Sensations and feelings
After relaxation of the sensory-motor surface of the brain, the practice shifts to arousal of feelings and experiences.
Throughout the body tissues and structures there are numerous specially adapted sensory nerve terminals. They respond to speciﬁc types of stimuli including touch, pressure, pain, pleasure, etc. They are constantly gathering information from the entire body and relaying it to speciﬁc sites deep within the brain. Each of these centers has its reciprocal center for balancing our basic drives. For example – pain and pleasure centers, hunger and satiety centers etc. The pairing and alternation of these sensations in Yoga Nidra helps to maintain this homeostatic balance. It even evolves it by bringing normally involuntary unconscious functions under control.

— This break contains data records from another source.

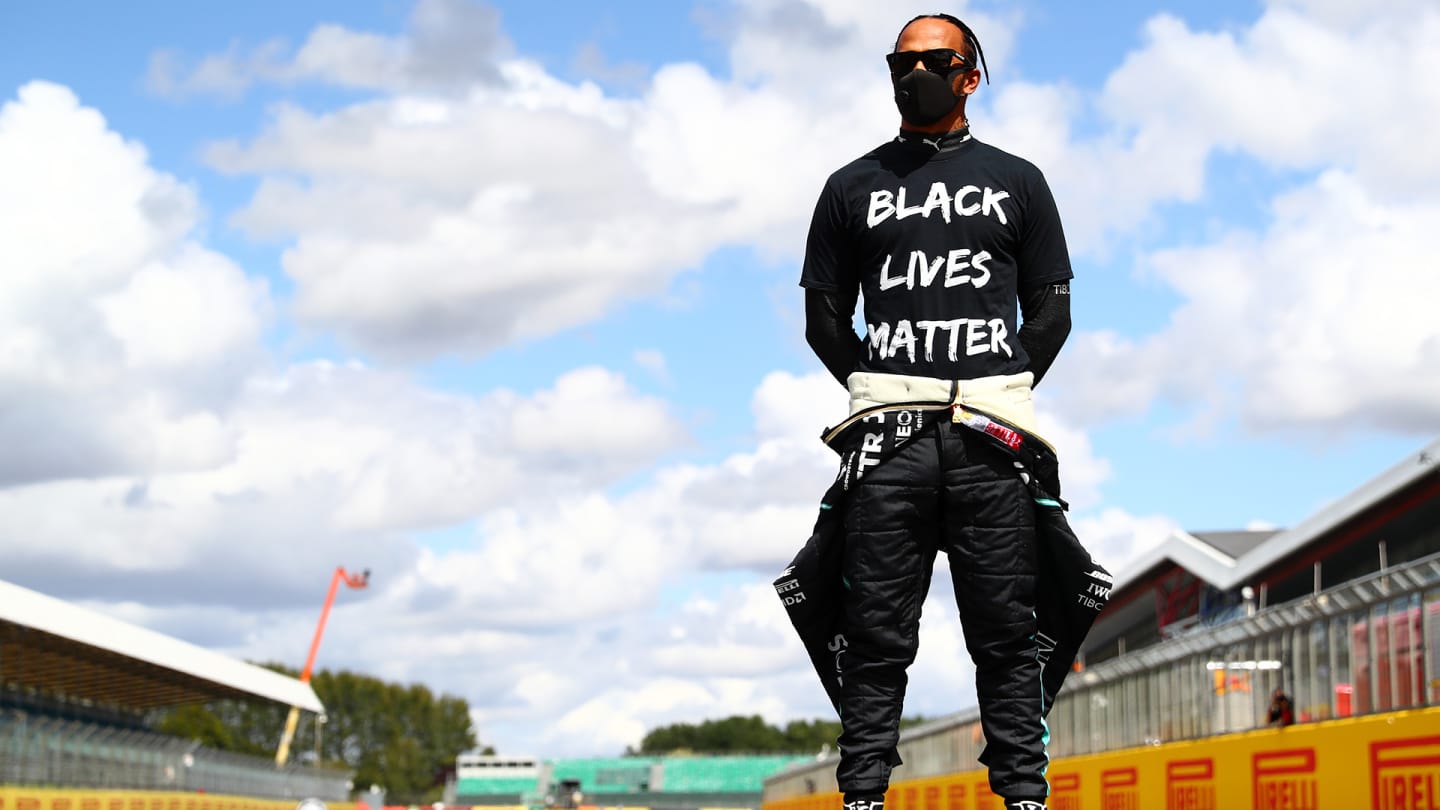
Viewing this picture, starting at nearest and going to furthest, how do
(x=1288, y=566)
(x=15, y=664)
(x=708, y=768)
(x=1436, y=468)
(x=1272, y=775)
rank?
(x=1272, y=775), (x=15, y=664), (x=1436, y=468), (x=1288, y=566), (x=708, y=768)

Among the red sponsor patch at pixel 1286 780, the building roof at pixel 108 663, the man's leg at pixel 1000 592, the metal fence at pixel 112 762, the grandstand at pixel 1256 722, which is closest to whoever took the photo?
the man's leg at pixel 1000 592

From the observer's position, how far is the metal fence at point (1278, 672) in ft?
38.8

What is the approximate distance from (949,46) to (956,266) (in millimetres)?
669

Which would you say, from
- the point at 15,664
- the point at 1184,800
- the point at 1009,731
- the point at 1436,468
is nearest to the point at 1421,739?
the point at 1184,800

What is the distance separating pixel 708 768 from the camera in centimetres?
13462

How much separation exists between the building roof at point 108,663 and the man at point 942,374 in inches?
1369

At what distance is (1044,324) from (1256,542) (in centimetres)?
7819

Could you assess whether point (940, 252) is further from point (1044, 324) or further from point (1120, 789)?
point (1120, 789)

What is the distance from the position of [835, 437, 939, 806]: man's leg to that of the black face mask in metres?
1.04

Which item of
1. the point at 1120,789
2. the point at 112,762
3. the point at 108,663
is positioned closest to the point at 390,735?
the point at 108,663

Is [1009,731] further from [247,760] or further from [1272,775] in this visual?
[247,760]

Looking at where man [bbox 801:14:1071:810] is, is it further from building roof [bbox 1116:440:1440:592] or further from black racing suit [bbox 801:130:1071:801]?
building roof [bbox 1116:440:1440:592]

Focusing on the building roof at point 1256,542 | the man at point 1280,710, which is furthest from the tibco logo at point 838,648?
the building roof at point 1256,542

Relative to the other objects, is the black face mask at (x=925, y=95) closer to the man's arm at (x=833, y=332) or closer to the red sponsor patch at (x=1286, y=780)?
the man's arm at (x=833, y=332)
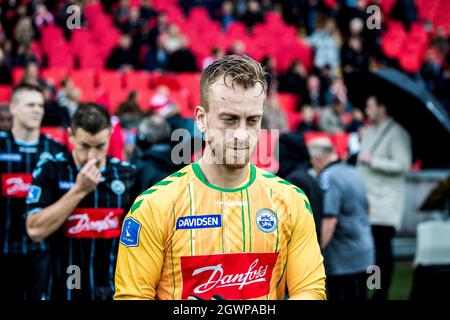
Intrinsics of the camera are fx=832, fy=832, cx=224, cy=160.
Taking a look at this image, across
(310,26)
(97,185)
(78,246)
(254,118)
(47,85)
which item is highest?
(310,26)

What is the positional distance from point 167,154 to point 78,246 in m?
1.09

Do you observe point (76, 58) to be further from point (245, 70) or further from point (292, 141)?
point (245, 70)

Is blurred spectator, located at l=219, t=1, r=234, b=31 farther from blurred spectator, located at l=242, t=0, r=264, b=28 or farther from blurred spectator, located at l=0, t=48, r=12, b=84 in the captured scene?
blurred spectator, located at l=0, t=48, r=12, b=84

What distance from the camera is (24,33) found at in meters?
Result: 15.7

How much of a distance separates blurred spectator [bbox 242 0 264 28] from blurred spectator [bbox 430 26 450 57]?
4.75 metres

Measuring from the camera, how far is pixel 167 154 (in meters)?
6.06

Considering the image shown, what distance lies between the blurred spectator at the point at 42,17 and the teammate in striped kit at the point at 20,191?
10423 millimetres

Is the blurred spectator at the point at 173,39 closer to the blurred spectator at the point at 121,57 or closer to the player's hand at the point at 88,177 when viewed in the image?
the blurred spectator at the point at 121,57

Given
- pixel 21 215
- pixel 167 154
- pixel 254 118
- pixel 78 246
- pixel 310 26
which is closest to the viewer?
pixel 254 118

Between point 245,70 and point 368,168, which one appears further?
point 368,168

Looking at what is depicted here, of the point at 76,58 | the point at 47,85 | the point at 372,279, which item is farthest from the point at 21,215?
the point at 76,58

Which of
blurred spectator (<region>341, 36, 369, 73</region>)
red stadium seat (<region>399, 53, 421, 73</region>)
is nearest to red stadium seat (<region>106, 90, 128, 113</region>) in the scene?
blurred spectator (<region>341, 36, 369, 73</region>)

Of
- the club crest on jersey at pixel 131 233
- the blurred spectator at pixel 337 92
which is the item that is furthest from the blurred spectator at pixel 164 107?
the blurred spectator at pixel 337 92
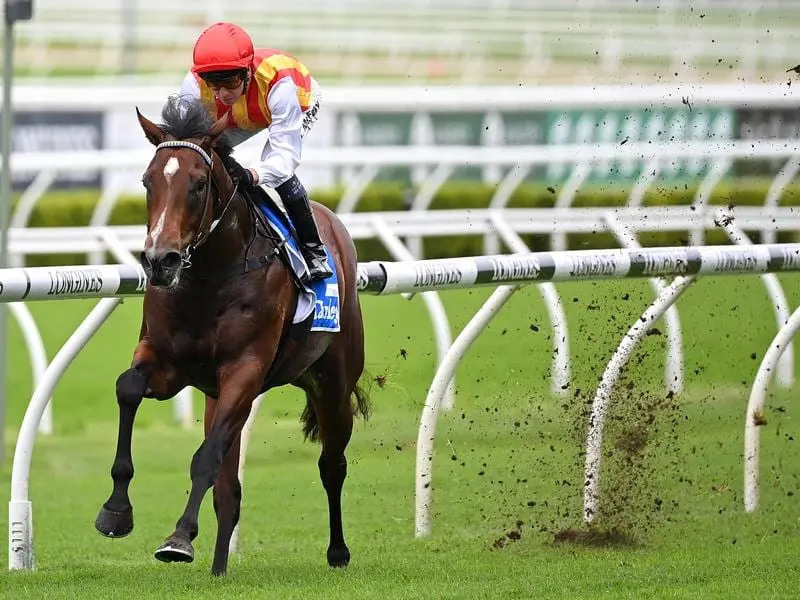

Experiencing the Opposites
The various experiences which individuals have in their lives lie buried in the past. What remains with them is only a memory and not an actual experience. However, through this practice we can create the actual experience via this Somatopsychic route. Therefore awakening physiological responses of sweating, shivering, etc.
In Yoga Nidra the ﬁrst experience to be awakened is the feeling of heaviness. After intensifying the feeling of heaviness, it is superseded by the sensation of lightness. Invoking the opposite sensation is not an arbitrary choice, but is in accordance with electrophysiological operating principles of the brain. Whenever a neuron ﬁres, it transmits an impulse which is relayed and registered in the brain. However, if this repeats for a while, the message is no longer acknowledged by the brain. It becomes a constant electrical background feature of the CNS. This is called habituation. As a result, instead of physical sensations inﬁltrating & shaping our consciousness, our consciousness now determines & directs what the body feels.
Developing Emotional Control
For most people, negative feelings are harder to control than positive emotions such as love, joy and pleasure. Nevertheless, in advanced Yoga Nidra, practitioners submit voluntarily to these threatening emotions. Meanwhile preserving a state of deep relaxation and ‘witness awareness’ to the whole process.
This practice brings into simultaneous operation of nerve circuits in the opposite hemispheres of the brain. Under normal circumstances, this isn’t the case. Thus, leading to the establishment of a new neuronal circuit which incorporates two previously irreconcilable states of awareness simultaneously. For example, love and hate, pleasure and pain, joy and sorrow. This occurs in such a way that, it maintains relaxation & witnesses awareness of the conﬂicting & contrasting emotions at the same time. With repeated practice, this new circuit becomes an established response. It enables the practitioner to gradually go beyond the realm of conventional human suﬀerings. These sufferings arise out of attachment and aversion for the duality of life experiences.
Yoga Nidra has a wide range of beneﬁts to people of all ages. It can be practiced at the most convenient time and place of a practitioner, with or without an instructor. There is no wrong way of practicing it. Unlike other possible practices, there’s no side eﬀect to the physiological or mental health whatsoever.
If you would like to try and experience Yoga Nidra, use the following video for a stress-free, relaxed, deep sleep.
If you would like to read more about the technique, you can read this blog on ‘How to Sleep better with Yoga Nidra‘.
A regular practice will therefore assure bettering of overall health.
Not to forget, it guides a spiritual mind in the right direction to understand oneself better.